* PROBLEM DETAILS: Check each line of the listing below for the string "Италия", then give only the number of lines where it occurs.
· · ·
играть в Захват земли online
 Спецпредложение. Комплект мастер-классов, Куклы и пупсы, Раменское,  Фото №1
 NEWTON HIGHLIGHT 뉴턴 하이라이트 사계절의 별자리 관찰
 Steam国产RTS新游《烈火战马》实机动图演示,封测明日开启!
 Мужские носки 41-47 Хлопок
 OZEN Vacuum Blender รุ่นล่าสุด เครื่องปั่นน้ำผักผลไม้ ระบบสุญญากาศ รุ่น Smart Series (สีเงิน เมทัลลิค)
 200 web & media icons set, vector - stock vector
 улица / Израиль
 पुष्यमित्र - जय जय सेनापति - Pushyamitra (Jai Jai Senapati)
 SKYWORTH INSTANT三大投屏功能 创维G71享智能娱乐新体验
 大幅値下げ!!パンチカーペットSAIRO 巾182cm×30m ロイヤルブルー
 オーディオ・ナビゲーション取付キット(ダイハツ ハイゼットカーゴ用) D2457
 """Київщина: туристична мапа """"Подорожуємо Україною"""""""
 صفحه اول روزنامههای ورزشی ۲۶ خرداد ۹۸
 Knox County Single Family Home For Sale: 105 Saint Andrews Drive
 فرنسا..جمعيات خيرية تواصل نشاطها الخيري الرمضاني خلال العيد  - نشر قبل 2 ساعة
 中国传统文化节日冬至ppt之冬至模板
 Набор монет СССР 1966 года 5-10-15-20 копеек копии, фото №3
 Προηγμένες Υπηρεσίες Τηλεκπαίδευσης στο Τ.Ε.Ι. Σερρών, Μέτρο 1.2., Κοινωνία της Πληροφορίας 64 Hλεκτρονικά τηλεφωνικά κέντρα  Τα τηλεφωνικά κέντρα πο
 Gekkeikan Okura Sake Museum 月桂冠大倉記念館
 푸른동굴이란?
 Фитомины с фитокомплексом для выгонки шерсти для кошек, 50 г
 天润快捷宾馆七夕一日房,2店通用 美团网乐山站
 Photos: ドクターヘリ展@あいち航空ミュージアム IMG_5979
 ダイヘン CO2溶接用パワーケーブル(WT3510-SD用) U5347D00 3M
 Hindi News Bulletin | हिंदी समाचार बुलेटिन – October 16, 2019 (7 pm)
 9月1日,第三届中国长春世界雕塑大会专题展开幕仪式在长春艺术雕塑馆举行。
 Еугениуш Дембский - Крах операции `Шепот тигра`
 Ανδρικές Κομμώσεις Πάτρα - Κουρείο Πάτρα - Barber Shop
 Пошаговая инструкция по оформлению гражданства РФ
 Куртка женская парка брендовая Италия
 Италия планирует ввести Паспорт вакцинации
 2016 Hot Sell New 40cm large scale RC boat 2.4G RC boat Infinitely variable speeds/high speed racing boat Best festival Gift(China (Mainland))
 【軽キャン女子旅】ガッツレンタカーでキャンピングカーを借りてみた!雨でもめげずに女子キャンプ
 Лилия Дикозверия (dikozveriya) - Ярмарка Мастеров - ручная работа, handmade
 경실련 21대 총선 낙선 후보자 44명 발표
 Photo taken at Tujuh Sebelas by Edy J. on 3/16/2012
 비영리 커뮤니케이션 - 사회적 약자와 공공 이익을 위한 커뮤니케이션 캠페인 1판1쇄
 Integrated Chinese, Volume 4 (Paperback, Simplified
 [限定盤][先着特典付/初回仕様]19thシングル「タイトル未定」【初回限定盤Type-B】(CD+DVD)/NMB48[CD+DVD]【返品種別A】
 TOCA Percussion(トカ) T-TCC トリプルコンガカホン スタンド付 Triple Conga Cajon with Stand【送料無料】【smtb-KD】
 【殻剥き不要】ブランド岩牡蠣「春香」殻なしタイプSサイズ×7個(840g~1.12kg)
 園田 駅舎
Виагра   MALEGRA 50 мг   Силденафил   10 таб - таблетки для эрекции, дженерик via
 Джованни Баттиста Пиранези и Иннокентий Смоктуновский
· · ·
* RESPONSE TO THE EXERCISE: 2